**Texte fourni:**
★ ★ ★ ★

# Safari ne se connecte plus



## Lamar (24 Août 2010)

Salut à tous,

voilà mon problème :
sur le MacBook de ma femme (avec Leopard), Safari 5 ne se connecte plus à l'internet depuis quelques semaines.
La connection est bonne, puisque Firefox fonctionne, iTunes se connecte, elle reçoit les mails, mais Safari reste bloqué, la barre d'adresse se remplit un peu de bleu, puis ça tourne sans que rien ne se passe.
J'ai désinstallé et réinstallé, vérifié en utilisant d'autres comptes, supprimé les préférences, vérifié et coupé le pare feu, rien n'y fait.
Si quelqu'un a une idée de la solution ou peut me donner des pistes, je suis preneur.

Merci.


----------



## jethro2009 (24 Août 2010)

Moi je commencerais pas:

- Télécharger Onyx et nettoyer les caches internet;
- Vérifier que les DNS du FAI sont bien rentrés manuellement dans le paramétrage réseau.

JLM


----------



## PA5CAL (24 Août 2010)

Bonsoir

Un pare-feu applicatif (Little Snitch ou autre) aurait-il été installé ?


----------



## Lamar (24 Août 2010)

jethro2009 a dit:


> Moi je commencerais pas:
> 
> - Télécharger Onyx et nettoyer les caches internet;
> - Vérifier que les DNS du FAI sont bien rentrés manuellement dans le paramétrage réseau.
> ...



J'ai réinitialisé (mais je vais essayer Onys, effectivement) et j'ai vérifié les paramétrages réseau.
Merci.





PA5CAL a dit:


> Bonsoir
> Un pare-feu applicatif (Little Snitch ou autre) aurait-il été installé ?



Non.
Merci.


----------



## jethro2009 (24 Août 2010)

Quand vous avez réinstallé Safari, avez-vous d'abord jeté le fichier receipt qui lui correspond ?


----------



## Lamar (24 Août 2010)

C'est quoi le fichier receipt ?


----------



## Lamar (25 Août 2010)

Donc personne pour me répondre ? C'est dommage cela me faisait une piste supplémentaire.
Sinon je me suis servi d'AppDelete ce matin pour effacer complètement Safari et le réinstaller, cela n'a rien donné. Je pense que le problème ne vient pas à proprement parler de Safari, mais d'un réglage qui doit le bloquer.

★ ★ ★ ★

**Informations enregistrées:**

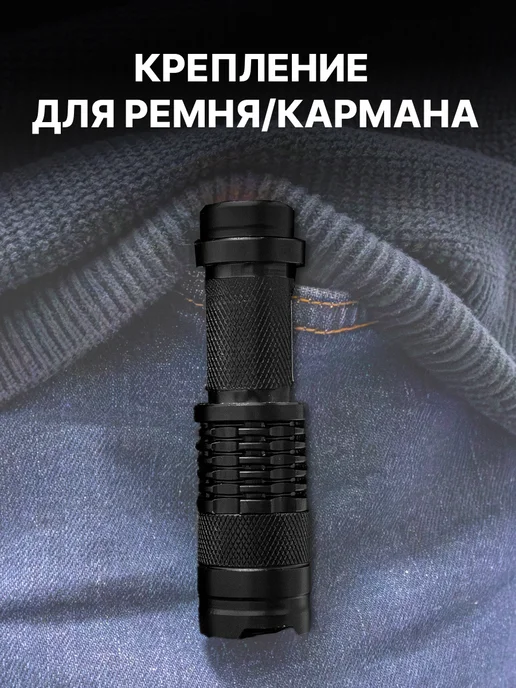 DORS Детектор купюр CT30M, УФ, питание от батареек, черный, фото 5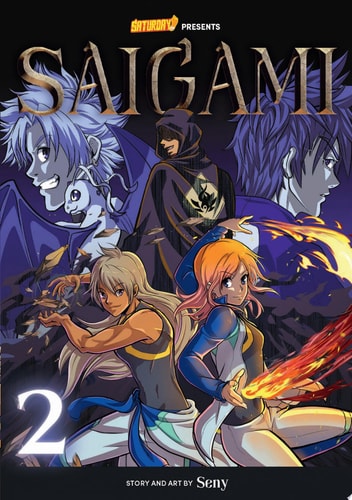 Saigami, Volume 2 - Rockport Edition: The Initiation Exam (Saturday AM TANKS / Saigami, 2)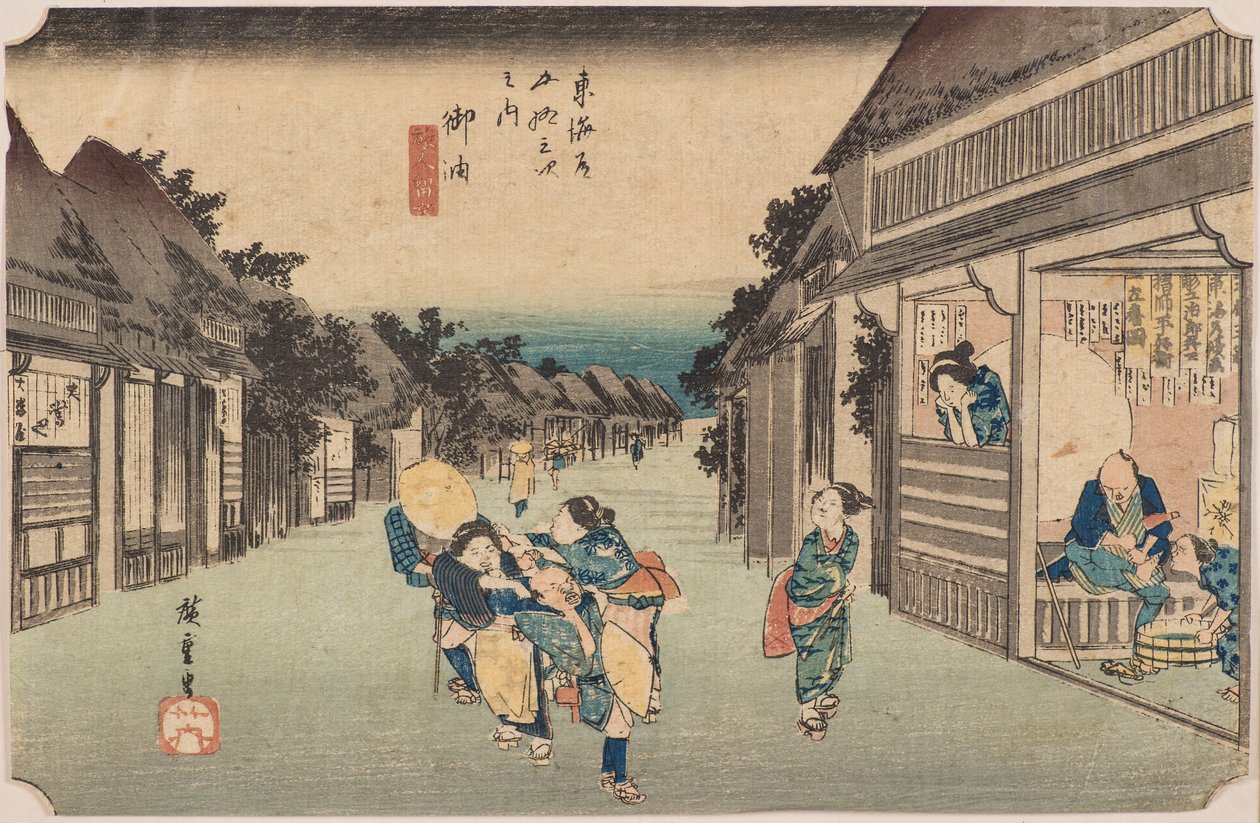 Goyu by Ando or Utagawa Hiroshige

★ ★ ★ ★

**Consigne:**
Poursuivez la discussion de forum sur Safari qui ne se connecte plus, en reprenant juste après sa dernière phrase.

**Réponse attendue:**
Si vous avez d'autres pistes, je suis preneur.
Merci.


----------



## jethro2009 (25 Août 2010)

Vous pourriez aussi télécharger Mac OS 10.5.8 Combo et le réinstaller simplement. Cette mise-à-jour reprend toutes les mises-à-jour depuis 10.5 et parfois cela règle ce genre de problème.

http://support.apple.com/downloads/Mac_OS_X_10_5_8_Combo_Update

Si le problème persiste, l'autre solution serait de faire un "archive and install" à partir du DVD d'origine, puis réappliquer le Combo 10.5.8. Les anciens fichiers seront dans un dossier "Ancien système", donc vous ne perdrez rien.

Vous me dites ce que cela donne ?

JLM


----------



## Lamar (25 Août 2010)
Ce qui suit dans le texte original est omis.